GIVEN EXERCISE —
Print out the material that follows word for word.

SUPPLIED MATERIAL —

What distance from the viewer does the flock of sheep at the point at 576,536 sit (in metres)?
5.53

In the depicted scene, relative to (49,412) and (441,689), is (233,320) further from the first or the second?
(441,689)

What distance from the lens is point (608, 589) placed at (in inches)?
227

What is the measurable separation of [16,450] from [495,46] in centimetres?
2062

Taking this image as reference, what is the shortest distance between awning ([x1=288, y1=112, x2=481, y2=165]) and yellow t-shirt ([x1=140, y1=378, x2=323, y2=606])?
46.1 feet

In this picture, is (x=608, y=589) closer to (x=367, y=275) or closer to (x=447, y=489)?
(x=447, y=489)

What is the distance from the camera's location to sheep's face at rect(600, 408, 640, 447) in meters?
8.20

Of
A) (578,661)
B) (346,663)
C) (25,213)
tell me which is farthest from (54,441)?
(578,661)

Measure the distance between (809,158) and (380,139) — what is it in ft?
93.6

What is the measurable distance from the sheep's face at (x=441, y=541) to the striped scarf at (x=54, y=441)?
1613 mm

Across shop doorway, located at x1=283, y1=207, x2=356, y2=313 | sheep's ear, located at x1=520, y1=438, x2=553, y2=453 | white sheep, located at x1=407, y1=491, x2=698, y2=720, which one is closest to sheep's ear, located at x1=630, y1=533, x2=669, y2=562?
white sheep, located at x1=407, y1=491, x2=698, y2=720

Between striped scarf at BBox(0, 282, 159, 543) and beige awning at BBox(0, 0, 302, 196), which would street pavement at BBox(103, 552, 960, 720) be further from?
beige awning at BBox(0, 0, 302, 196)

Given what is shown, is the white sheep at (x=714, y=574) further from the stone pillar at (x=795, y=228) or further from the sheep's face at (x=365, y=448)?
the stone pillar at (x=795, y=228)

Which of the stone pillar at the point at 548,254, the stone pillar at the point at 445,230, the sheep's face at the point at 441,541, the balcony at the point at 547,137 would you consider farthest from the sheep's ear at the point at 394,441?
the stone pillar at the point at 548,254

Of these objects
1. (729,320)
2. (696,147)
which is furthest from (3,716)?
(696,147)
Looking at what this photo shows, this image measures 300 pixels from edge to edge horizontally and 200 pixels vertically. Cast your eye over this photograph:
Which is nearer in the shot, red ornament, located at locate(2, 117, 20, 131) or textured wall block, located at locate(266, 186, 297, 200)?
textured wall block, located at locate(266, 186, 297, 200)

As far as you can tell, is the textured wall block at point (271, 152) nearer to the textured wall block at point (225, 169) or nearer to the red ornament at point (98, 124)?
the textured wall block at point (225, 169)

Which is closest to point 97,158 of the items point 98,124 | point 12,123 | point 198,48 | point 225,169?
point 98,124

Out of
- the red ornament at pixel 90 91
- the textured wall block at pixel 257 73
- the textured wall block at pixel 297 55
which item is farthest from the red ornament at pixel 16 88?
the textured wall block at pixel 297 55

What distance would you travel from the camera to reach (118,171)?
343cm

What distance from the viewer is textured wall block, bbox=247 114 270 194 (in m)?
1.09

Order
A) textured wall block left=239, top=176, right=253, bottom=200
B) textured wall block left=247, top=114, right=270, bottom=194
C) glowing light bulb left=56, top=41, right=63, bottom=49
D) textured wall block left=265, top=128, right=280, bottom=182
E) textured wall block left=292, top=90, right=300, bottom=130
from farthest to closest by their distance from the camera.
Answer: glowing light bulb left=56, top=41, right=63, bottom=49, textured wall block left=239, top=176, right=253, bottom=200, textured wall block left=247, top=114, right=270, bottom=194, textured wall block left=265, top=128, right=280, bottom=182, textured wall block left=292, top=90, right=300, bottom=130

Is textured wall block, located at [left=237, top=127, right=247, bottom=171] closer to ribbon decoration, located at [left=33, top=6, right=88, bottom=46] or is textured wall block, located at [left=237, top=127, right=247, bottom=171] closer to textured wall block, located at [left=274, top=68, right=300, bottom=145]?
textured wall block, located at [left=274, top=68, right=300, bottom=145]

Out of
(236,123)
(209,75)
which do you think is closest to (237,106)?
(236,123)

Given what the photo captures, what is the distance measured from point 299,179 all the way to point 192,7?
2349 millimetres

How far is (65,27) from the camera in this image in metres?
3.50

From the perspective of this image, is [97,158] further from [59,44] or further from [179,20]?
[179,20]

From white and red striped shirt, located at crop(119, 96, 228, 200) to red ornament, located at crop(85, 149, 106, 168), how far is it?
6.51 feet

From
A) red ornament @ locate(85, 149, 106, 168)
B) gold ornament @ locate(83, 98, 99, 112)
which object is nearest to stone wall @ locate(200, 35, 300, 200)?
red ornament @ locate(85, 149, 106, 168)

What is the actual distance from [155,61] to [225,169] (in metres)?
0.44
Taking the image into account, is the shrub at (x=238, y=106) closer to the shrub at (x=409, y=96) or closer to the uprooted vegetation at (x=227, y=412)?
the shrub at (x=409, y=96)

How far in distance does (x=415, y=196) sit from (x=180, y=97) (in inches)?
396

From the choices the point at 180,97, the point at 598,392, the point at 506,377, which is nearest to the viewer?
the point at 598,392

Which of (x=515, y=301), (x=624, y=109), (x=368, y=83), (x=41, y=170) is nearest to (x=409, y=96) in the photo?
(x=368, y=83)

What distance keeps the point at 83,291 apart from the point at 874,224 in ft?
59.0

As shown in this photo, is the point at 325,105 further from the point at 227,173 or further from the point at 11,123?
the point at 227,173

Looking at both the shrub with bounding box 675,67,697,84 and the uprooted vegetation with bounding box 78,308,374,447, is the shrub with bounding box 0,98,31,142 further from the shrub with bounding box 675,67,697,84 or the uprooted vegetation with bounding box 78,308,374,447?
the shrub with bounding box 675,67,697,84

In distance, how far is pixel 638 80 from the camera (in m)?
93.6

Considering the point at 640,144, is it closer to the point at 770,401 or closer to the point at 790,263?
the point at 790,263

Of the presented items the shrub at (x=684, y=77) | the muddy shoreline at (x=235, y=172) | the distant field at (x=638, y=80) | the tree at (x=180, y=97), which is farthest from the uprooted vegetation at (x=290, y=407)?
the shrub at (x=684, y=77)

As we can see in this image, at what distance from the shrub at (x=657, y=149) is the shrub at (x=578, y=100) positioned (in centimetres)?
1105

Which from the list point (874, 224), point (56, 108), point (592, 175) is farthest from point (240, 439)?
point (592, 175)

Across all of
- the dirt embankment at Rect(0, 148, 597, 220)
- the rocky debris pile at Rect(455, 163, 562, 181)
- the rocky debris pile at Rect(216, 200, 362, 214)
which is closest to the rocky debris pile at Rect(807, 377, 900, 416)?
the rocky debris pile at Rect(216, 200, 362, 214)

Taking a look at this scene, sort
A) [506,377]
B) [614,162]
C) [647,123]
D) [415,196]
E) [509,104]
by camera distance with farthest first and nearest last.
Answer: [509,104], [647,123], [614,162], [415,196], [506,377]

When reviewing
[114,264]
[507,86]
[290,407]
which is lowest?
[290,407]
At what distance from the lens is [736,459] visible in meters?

THE OUTPUT —
What distance from the viewer does the flock of sheep at the point at 576,536 sit (in metres)?
5.53

In the depicted scene, relative to (49,412) and (441,689), is (233,320) further from the first or the second?
(441,689)

What distance from the lens is point (608, 589) placed at (in inches)?
227

What is the measurable separation of [16,450] from [495,46] in centimetres?
2062

Taking this image as reference, what is the shortest distance between awning ([x1=288, y1=112, x2=481, y2=165]) and yellow t-shirt ([x1=140, y1=378, x2=323, y2=606])?
46.1 feet

In this picture, is (x=608, y=589) closer to (x=367, y=275) or closer to (x=447, y=489)?
(x=447, y=489)

What is the distance from the camera's location to sheep's face at rect(600, 408, 640, 447) in meters?
8.20

Of
A) (578,661)
B) (346,663)
C) (25,213)
tell me which is farthest from (54,441)?
(578,661)

Measure the distance between (809,158) and (380,139) — what is it in ft?
93.6

What is the measurable distance from the sheep's face at (x=441, y=541) to the striped scarf at (x=54, y=441)?
1613 mm

Across shop doorway, located at x1=283, y1=207, x2=356, y2=313 | sheep's ear, located at x1=520, y1=438, x2=553, y2=453 | white sheep, located at x1=407, y1=491, x2=698, y2=720, which one is closest to sheep's ear, located at x1=630, y1=533, x2=669, y2=562?
white sheep, located at x1=407, y1=491, x2=698, y2=720

Between striped scarf at BBox(0, 282, 159, 543) and beige awning at BBox(0, 0, 302, 196), which would street pavement at BBox(103, 552, 960, 720) be further from?
beige awning at BBox(0, 0, 302, 196)

Given what is shown, is the white sheep at (x=714, y=574) further from the stone pillar at (x=795, y=228) or further from the sheep's face at (x=365, y=448)?
the stone pillar at (x=795, y=228)

Which of the stone pillar at the point at 548,254, the stone pillar at the point at 445,230, the sheep's face at the point at 441,541, the balcony at the point at 547,137 would you consider farthest from the sheep's ear at the point at 394,441?
the stone pillar at the point at 548,254

Of these objects
1. (729,320)
2. (696,147)
which is furthest from (3,716)?
(696,147)
Looking at what this photo shows, this image measures 300 pixels from edge to edge horizontally and 200 pixels vertically. Cast your eye over this photograph:
Which is nearer in the shot, red ornament, located at locate(2, 117, 20, 131) or textured wall block, located at locate(266, 186, 297, 200)?
textured wall block, located at locate(266, 186, 297, 200)

As far as you can tell, is the textured wall block at point (271, 152) nearer to the textured wall block at point (225, 169) or nearer to the red ornament at point (98, 124)?
the textured wall block at point (225, 169)

Which is closest to point 97,158 of the items point 98,124 | point 12,123 | point 198,48 | point 225,169?
point 98,124

Out of
- the red ornament at pixel 90 91
- the textured wall block at pixel 257 73
- the textured wall block at pixel 297 55
which item is farthest from the red ornament at pixel 16 88?
the textured wall block at pixel 297 55

What distance would you travel from the camera to reach (118,171)?
343cm

What distance from the viewer is textured wall block, bbox=247 114 270 194 (in m)?
1.09

Order
A) textured wall block left=239, top=176, right=253, bottom=200
B) textured wall block left=247, top=114, right=270, bottom=194
C) glowing light bulb left=56, top=41, right=63, bottom=49
D) textured wall block left=265, top=128, right=280, bottom=182
E) textured wall block left=292, top=90, right=300, bottom=130
from farthest to closest by their distance from the camera.
Answer: glowing light bulb left=56, top=41, right=63, bottom=49, textured wall block left=239, top=176, right=253, bottom=200, textured wall block left=247, top=114, right=270, bottom=194, textured wall block left=265, top=128, right=280, bottom=182, textured wall block left=292, top=90, right=300, bottom=130

Is textured wall block, located at [left=237, top=127, right=247, bottom=171] closer to ribbon decoration, located at [left=33, top=6, right=88, bottom=46] or is textured wall block, located at [left=237, top=127, right=247, bottom=171] closer to textured wall block, located at [left=274, top=68, right=300, bottom=145]?
textured wall block, located at [left=274, top=68, right=300, bottom=145]

Out of
(236,123)
(209,75)
which do you think is closest to (237,106)?
(236,123)

Given what the photo captures, what is the distance measured from point 299,179 all the way to point 192,7?
2349 millimetres

How far is (65,27) from the camera in this image in metres?
3.50

From the perspective of this image, is [97,158] further from [59,44] or further from [179,20]?
[179,20]

From white and red striped shirt, located at crop(119, 96, 228, 200) to red ornament, located at crop(85, 149, 106, 168), how far is it?
6.51 feet

From
A) red ornament @ locate(85, 149, 106, 168)
B) gold ornament @ locate(83, 98, 99, 112)
which object is nearest to stone wall @ locate(200, 35, 300, 200)?
red ornament @ locate(85, 149, 106, 168)

What is the actual distance from [155,61] to [225,169] (in metres)?
0.44
Taking the image into account, is the shrub at (x=238, y=106) closer to the shrub at (x=409, y=96) or closer to the uprooted vegetation at (x=227, y=412)?
the shrub at (x=409, y=96)

How far in distance does (x=415, y=196) sit from (x=180, y=97) (in inches)?
396

From the choices the point at 180,97, the point at 598,392, the point at 506,377, which is nearest to the viewer?
the point at 598,392

Which of (x=515, y=301), (x=624, y=109), (x=368, y=83), (x=41, y=170) is nearest to (x=409, y=96) in the photo?
(x=368, y=83)

What distance keeps the point at 83,291 apart from the point at 874,224 in ft?
59.0

As shown in this photo, is the point at 325,105 further from the point at 227,173 or further from the point at 11,123?
the point at 227,173

Looking at both the shrub with bounding box 675,67,697,84 and the uprooted vegetation with bounding box 78,308,374,447, is the shrub with bounding box 0,98,31,142 further from the shrub with bounding box 675,67,697,84 or the uprooted vegetation with bounding box 78,308,374,447?
the shrub with bounding box 675,67,697,84

In distance, how far is pixel 638 80 from the camera (in m)?
93.6

Considering the point at 640,144, is it closer to the point at 770,401 or closer to the point at 790,263?
the point at 790,263

Of the presented items the shrub at (x=684, y=77) | the muddy shoreline at (x=235, y=172) | the distant field at (x=638, y=80) | the tree at (x=180, y=97), which is farthest from the uprooted vegetation at (x=290, y=407)?
the shrub at (x=684, y=77)

As we can see in this image, at what distance from the shrub at (x=657, y=149) is the shrub at (x=578, y=100) positioned (in centimetres)?
1105

Which from the list point (874, 224), point (56, 108), point (592, 175) is farthest from point (240, 439)?
point (592, 175)

Across all of
- the dirt embankment at Rect(0, 148, 597, 220)
- the rocky debris pile at Rect(455, 163, 562, 181)
- the rocky debris pile at Rect(216, 200, 362, 214)
which is closest to the rocky debris pile at Rect(807, 377, 900, 416)?
the rocky debris pile at Rect(216, 200, 362, 214)

Taking a look at this scene, sort
A) [506,377]
B) [614,162]
C) [647,123]
D) [415,196]
E) [509,104]
by camera distance with farthest first and nearest last.
Answer: [509,104], [647,123], [614,162], [415,196], [506,377]

When reviewing
[114,264]
[507,86]
[290,407]
which is lowest?
[290,407]
At what distance from the lens is [736,459] visible in meters?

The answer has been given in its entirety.